## Given passage:
▬▬▬▬▬▬▬▬▬▬

On schedulers you should see two clusters: the same one as above, and another one only containing schedulers.

8. Configure the client

If you ran Terraform with -var public_nlb=false, you will need an EC2 instance in the cluster’s VPC or a machine in a peered network.

(If you ran Terraform with -var public_nlb=true, then anyone can connect to the service through the public address. Consider all security risks before choosing this option.)

  1. Install Docker, git, and Bazel.

    $ sudo apt install -y git docker.io
    
    $ sudo adduser $(whoami) docker
    
    $ curl -L -o bazel https://github.com/bazelbuild/bazel/releases/download/3.3.0/bazel-3.3.0-linux-x86_64
    
    $ git clone https://github.com/EngFlow/example
    
    $ chmod +x bazel
    
  2. Add a mapping from the load balancer IP to demo.engflow.com.

▬▬▬▬▬▬▬▬▬▬

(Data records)

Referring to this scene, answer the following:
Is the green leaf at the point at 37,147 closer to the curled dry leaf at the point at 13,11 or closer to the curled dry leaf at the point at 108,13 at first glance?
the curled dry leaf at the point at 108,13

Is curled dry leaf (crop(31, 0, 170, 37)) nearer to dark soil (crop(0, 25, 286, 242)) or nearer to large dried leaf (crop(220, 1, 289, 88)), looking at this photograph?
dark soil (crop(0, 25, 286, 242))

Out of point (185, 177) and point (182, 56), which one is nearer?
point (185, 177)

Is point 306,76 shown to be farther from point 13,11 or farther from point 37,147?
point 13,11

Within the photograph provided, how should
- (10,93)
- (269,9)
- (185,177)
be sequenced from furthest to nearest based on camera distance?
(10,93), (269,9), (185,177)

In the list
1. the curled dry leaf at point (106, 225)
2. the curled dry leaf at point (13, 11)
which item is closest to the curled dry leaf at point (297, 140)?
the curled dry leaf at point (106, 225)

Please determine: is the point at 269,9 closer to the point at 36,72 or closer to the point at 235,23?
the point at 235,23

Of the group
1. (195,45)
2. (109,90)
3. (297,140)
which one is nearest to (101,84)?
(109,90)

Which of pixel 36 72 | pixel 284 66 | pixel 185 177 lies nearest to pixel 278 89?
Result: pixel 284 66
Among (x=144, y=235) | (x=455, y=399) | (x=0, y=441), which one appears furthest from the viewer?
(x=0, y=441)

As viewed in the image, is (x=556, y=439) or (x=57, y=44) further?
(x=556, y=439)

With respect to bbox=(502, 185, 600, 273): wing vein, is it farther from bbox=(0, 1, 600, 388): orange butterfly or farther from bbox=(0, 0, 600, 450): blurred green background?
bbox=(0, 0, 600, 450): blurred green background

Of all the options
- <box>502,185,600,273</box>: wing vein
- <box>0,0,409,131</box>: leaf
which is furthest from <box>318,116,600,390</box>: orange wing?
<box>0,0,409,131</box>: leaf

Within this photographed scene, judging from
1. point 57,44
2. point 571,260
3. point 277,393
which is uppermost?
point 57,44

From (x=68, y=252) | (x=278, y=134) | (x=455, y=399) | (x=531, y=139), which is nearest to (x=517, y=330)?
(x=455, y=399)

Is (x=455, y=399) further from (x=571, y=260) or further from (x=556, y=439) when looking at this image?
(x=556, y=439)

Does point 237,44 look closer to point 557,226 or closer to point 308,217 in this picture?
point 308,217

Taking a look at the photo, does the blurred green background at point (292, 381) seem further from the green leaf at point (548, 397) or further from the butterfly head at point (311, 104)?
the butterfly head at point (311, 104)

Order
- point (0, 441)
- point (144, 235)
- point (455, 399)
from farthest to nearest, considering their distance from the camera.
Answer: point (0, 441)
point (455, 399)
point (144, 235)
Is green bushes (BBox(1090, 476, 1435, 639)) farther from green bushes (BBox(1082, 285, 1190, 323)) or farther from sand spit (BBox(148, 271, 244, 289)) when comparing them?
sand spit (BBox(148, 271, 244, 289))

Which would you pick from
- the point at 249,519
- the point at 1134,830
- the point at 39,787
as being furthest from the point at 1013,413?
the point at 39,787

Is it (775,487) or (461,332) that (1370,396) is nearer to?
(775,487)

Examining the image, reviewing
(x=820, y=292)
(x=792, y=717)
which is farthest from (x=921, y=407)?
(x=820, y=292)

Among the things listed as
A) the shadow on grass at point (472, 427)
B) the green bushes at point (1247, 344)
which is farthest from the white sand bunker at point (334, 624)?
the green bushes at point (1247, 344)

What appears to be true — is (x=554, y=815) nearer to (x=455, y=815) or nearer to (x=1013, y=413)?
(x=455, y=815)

▬▬▬▬▬▬▬▬▬▬

## Set exercise A:
Extract the lines of the records word for word, starting at the line that contains "Taking a look" and continuing through the final line of the records.
## Set exercise B:
Pick up the client configuration steps where they stop and continue the instructions.

## Task result A:
Taking a look at the photo, does the blurred green background at point (292, 381) seem further from the green leaf at point (548, 397) or further from the butterfly head at point (311, 104)?
the butterfly head at point (311, 104)

Order
- point (0, 441)
- point (144, 235)
- point (455, 399)
from farthest to nearest, considering their distance from the camera.
Answer: point (0, 441)
point (455, 399)
point (144, 235)
Is green bushes (BBox(1090, 476, 1435, 639)) farther from green bushes (BBox(1082, 285, 1190, 323)) or farther from sand spit (BBox(148, 271, 244, 289)) when comparing them?
sand spit (BBox(148, 271, 244, 289))

Which would you pick from
- the point at 249,519
- the point at 1134,830
- the point at 39,787
as being furthest from the point at 1013,413?
the point at 39,787

Is it (775,487) or (461,332) that (1370,396) is nearer to?
(775,487)

Examining the image, reviewing
(x=820, y=292)
(x=792, y=717)
which is farthest from (x=921, y=407)?
(x=820, y=292)

Among the things listed as
A) the shadow on grass at point (472, 427)
B) the green bushes at point (1247, 344)
which is farthest from the white sand bunker at point (334, 624)?
the green bushes at point (1247, 344)

What appears to be true — is (x=554, y=815) nearer to (x=455, y=815) or nearer to (x=1013, y=413)?
(x=455, y=815)

## Task result B:
    $ sudo vi /etc/hosts
    

    Add the IP printed by Terraform:

    10.0.1.10  demo.engflow.com
    
  3. Log out and log in again

9. Run a build

Run in a terminal:

$ cd example

$ ../bazel build --config=engflow //java/...

Note: the first build can take a while as Bazel first downloads the docker image locally, and the cluster software then downloads the docker image on each worker. You will not see a performance improvement for builds of the example project; it is too small to benefit from the remote execution cluster.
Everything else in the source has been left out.